Installation

From source (recommended while the fork is pre-release):

git clone https://github.com/frapercan/cafaeval-protea.git
cd cafaeval-protea
pip install -e .

To enable the vectorised prediction-file parser (Phase B3, roughly 2.5× faster on multi-million-row inputs), install the optional [fast] extra:

pip install -e '.[fast]'

This pulls in pyarrow>=12. The import is lazy — without the extra, pred_parser transparently falls back to the legacy line-by-line loop.

Runtime dependencies

  • Python ≥ 3.9

  • numpy

  • pandas

  • matplotlib

Optional

  • pyarrow>=12 — vectorised parser ([fast] extra)

Development

The parity harness needs a second environment with pristine upstream installed to re-freeze the oracle pickles. See Parity harness for the workflow.

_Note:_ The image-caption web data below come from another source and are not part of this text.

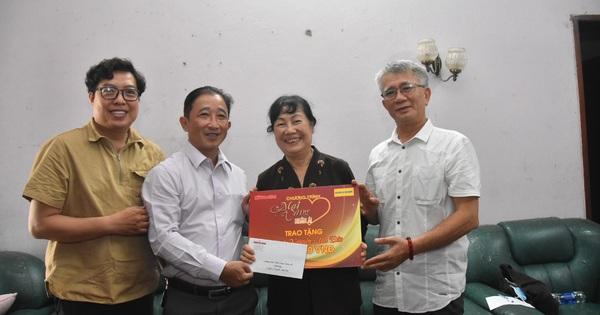 """""""Mai Vàng nhân ái"""" thăm nghệ sĩ múa Nguyễn Anh Đào và Tô Minh Nhật"""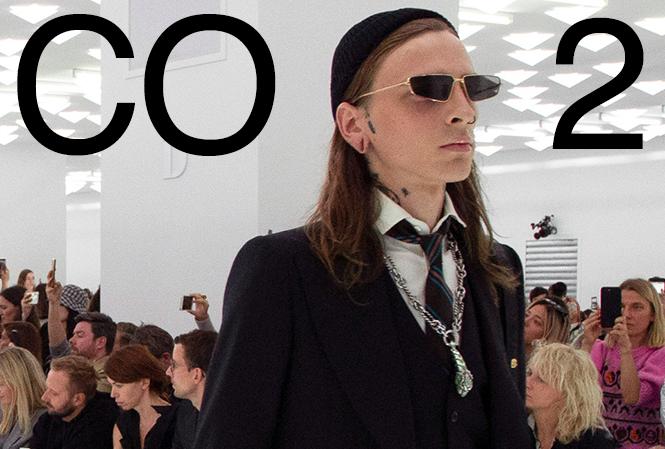 Gucci, Nike, a jiní velcí hráči se chtějí stát CO2 neutrálními značkami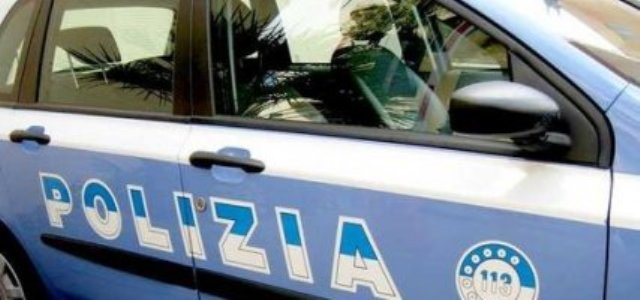 Spacciatori bloccati dalla folla a Napoli: due arresti in Piazza Bellini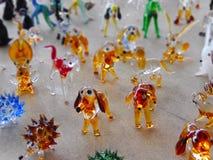 Zamyka w górę szklanych pamiątkarskich figurek psy w lokalnym bazarze Zdjęcia Royalty Free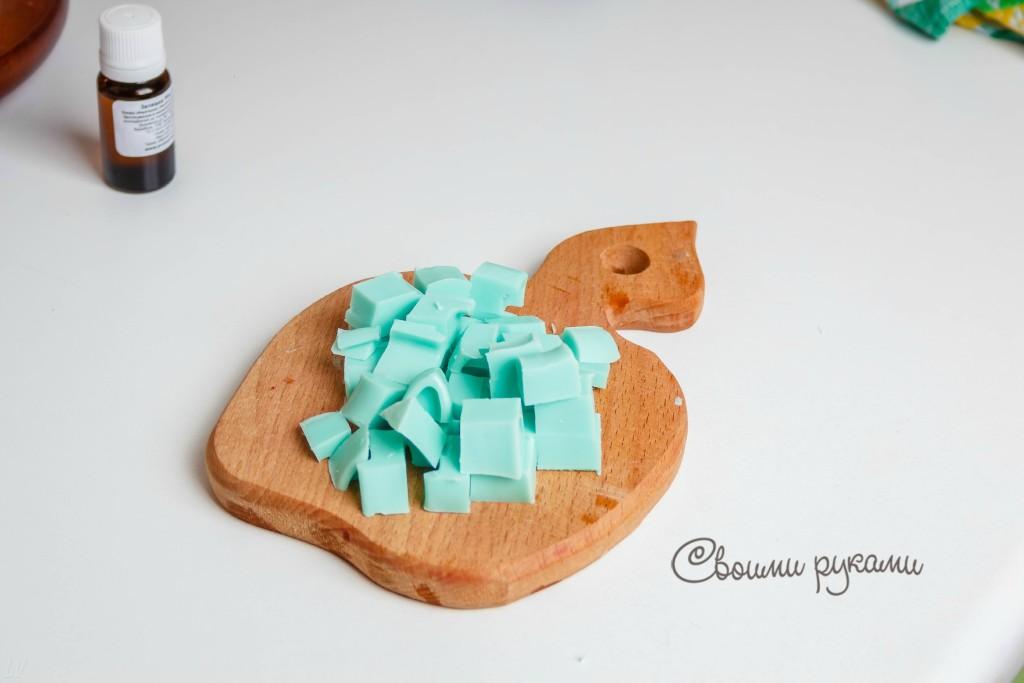 мыло из основы нарезаное кубиками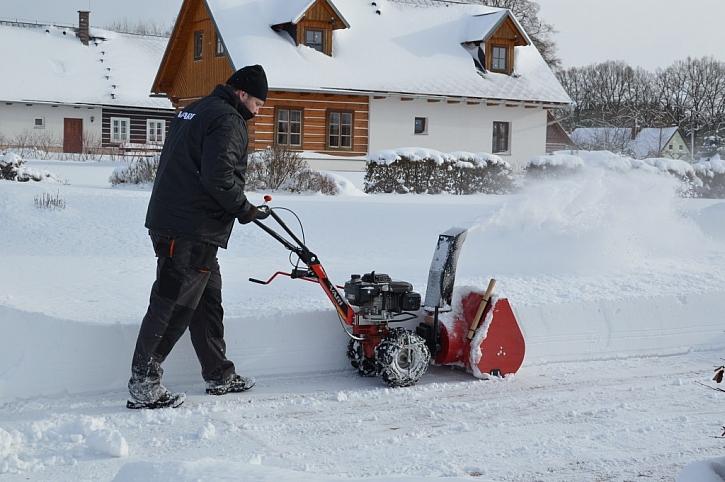 Příprava sněhové frézy na zimu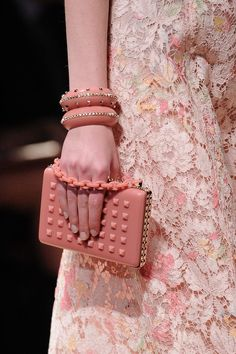 Explore the world of Valentino for women. Shop all accessories, including Valentino bags and shoes at Farfetch. Pink Fashion, Love Fashion, Fashion Show, Fashion Basics, Very Valentino, Valentino Paris, Valentino Couture, Fru Fru, Lace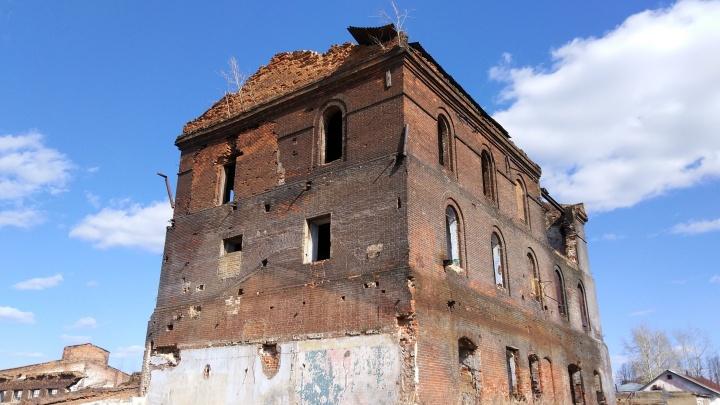Маршрут выходного дня: едем в Староуткинск на великолепные развалины демидовского завода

To run the parity tests against the checked-in oracle:

pip install -e '.[fast]'
pip install pytest
pytest tests/diff/ -v

Environment variables

CAFAEVAL_SPARSE

Default 1. Set to 0 to force the dense multiprocessing fallback for confusion matrix and propagation kernels. Used for A/B comparisons and the in-fork self-parity test.

CAFAEVAL_FAST_PARSER

Default 1. Set to 0 to force the legacy line-by-line prediction parser.

CAFAEVAL_PARITY_PHASE

Default B (rtol=1e-6, atol=1e-9). Set to A to run the parity harness under bit-exact tolerance (atol=0, rtol=0); only the Phase A cherry-picks pass under this setting.